Data Integrity and High Availability in an Eon Mode Database

The nodes in your Eon Mode database's primary subclusters are responsible for maintaining the data in your database. These nodes (collectively called the database's primary nodes) plan the Tuple Mover mergeout operations that manage the data in the shards. They can also execute these operations if they are the best candidate to do so (see The Tuple Mover in Eon Mode Databases).

The primary nodes can be spread across multiple primary subclusters—they all work together to maintain the data in the shards. The health of the primary nodes is key for your database to continue running normally.

The nodes in secondary subclusters do not plan Tuple Mover operations. They can execute Tuple Mover mergeout operations if a primary node assigns it to them. Your database cluster can lose all of its secondary nodes and still maintain the data in the shards.

Maintaining data integrity the is top goal of your database. If your database loses too many primary nodes, it cannot safely process data. In this case, it goes into read-only mode to prevent data inconsistency or corruption.

High availability (having the database continue running even if individual nodes are lost) is another goal of Vertica. It has several redundancy features to help it prevent downtime. With these features enabled, your database continues to run even if it loses one or more primary nodes.

There are two requirements for the database to continue normal operations: maintaining quorum, and maintaining shard coverage.

Maintaining Quorum

The basic requirement for the primary nodes in your Eon Mode database is maintaining a quorum of primary nodes running at all times. To maintain quorum, more than half of the primary nodes (50% plus 1) must be up. For example, in a database with 6 primary nodes, at least 4 of them must be up. If half or more of the primary nodes are down, your database goes into read-only mode to prevent potential data integrity issues. In a database with 6 primary nodes, the database goes into read-only if it loses 3 or more of them. See Database Read-Only Mode below.

Vertica only counts the primary nodes that are currently part of the database when determining whether the database has quorum. Removing primary nodes cannot result in a loss of quorum. During the removal process, Vertica adjusts the node count to prevent the loss of quorum.

At a minimum, your Eon Mode database must have at least one primary node to function. In most cases, it needs more than one. See Minimum Node Requirements for Eon Mode Database Operation below.

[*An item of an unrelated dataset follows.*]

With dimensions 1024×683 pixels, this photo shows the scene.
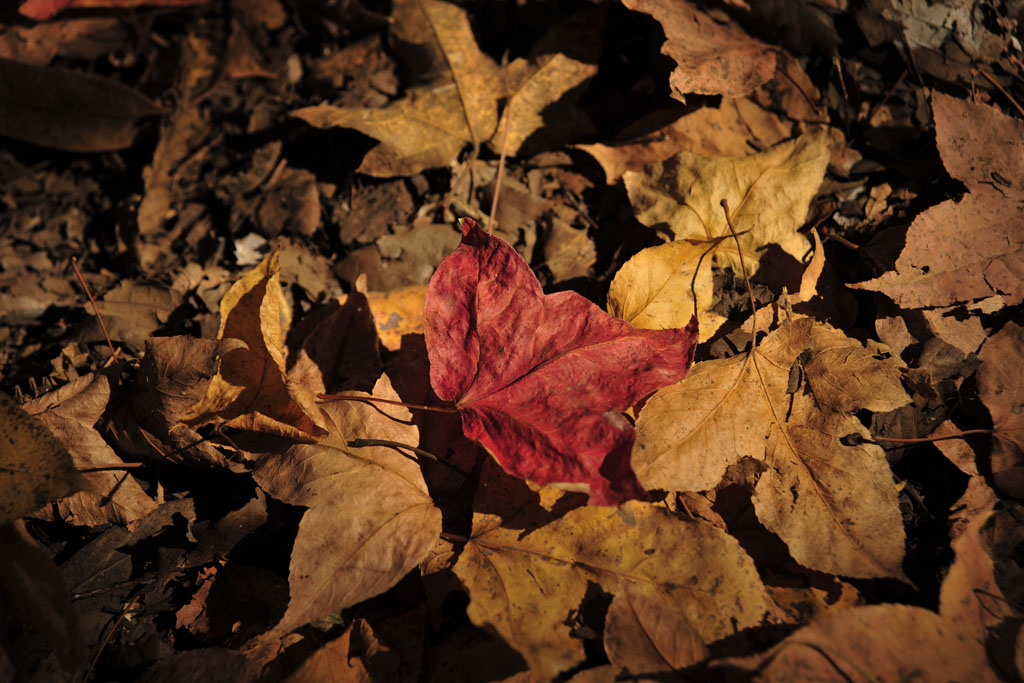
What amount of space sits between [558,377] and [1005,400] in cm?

Maintaining Shard Coverage

In order to continue to process data, your database must be able to maintain the data in its shards. To maintain the data, each shard must have a subscribing primary node that is responsible for running the Tuple Mover on it. This requirement is called having shard coverage. If one or more shards do not have a primary node maintaining its data, your database loses shard coverage and goes into read-only mode (explained below) to prevent possible data integrity issues.

The measure of how resilient your Eon Mode database is to losing a primary node is called its K-safety level. The value K is the number of redundant shard subscriptions your Eon Mode database cluster maintains. It also represents the number of primary nodes in your database that can fail and still be able to run safely. In many cases, your database can lose more than K nodes and still continue to run normally, as long as it maintains shard coverage.

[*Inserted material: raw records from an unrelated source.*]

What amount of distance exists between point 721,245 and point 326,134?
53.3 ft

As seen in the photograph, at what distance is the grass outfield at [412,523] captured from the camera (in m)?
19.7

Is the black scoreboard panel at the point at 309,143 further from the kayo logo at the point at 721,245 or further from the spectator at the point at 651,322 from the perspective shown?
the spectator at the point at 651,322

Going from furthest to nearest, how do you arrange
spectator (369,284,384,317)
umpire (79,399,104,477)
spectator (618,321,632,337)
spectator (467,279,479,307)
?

Vertica recommends that your database always have a K-safety value of 1 (K=1). In a K=1 database, each shard has two subscribers: a primary subscriber that is responsible for the shard, and a secondary subscriber that can fill in if the primary subscriber is lost. The primary subscriber is responsible for running the Tuple Mover on the data in the shard. The secondary subscriber maintains a copy of the shard's catalog metadata. so it can fill in if the primary subscriber is lost.

If a shard's primary subscriber fails, the secondary subscriber fills in for it. Because it does not maintain a separate depot for its secondary subscription, the secondary subscriber always directly accesses the shard's data in communal storage. This direct access impacts your database's performance while a secondary subscriber fills in for a primary subscriber. For this reason, always restart or replace a down primary node as soon as possible.

With primary and secondary subscribers in a K=1 database, the loss of a single primary node does not affect the database's ability to process and maintain data. However, if the secondary subscriber fails while standing in for the primary subscriber, your database would lose shard coverage. and be forced to go into read-only mode.

Elastic K-safety

Vertica uses a feature called elastic K-safety to help limit the possibility of shard coverage loss. By default, if either the primary or secondary subscriber to a shard fails, Vertica subscribes an additional primary node to the shard. This subscription takes time to be established, as the newly-subscribed node must get a copy of the shard's metadata. If the shard's sole subscriber fails while the new subscriber is getting the shard's metadata, the database loses shard coverage and can shut down. Once the newly-subscribed node gets a copy of the metadata, it is able to take over maintenance of the shard in case the other subscriber fails. At this point, your database once again has two subscribers for the shard.

Once the down nodes recover and rejoin the subcluster, Vertica removes the subscriptions it added for elastic K-safety. Once all of the nodes rejoin the cluster, the shard subscriptions are the same as they were before the node loss.

With elastic K-safety, your database could manage to maintain shard coverage through the gradual loss of primary nodes, up to the point that it loses quorum. As long as there is enough time for newly-subscribed nodes to gather the shard's metadata, your database is able to maintain shard coverage. However, your database could still be forced into read-only mode due to loss of shard coverage if it lost the primary and secondary subscribers to a shard before a new primary node could complete the process of subscribing to the shard.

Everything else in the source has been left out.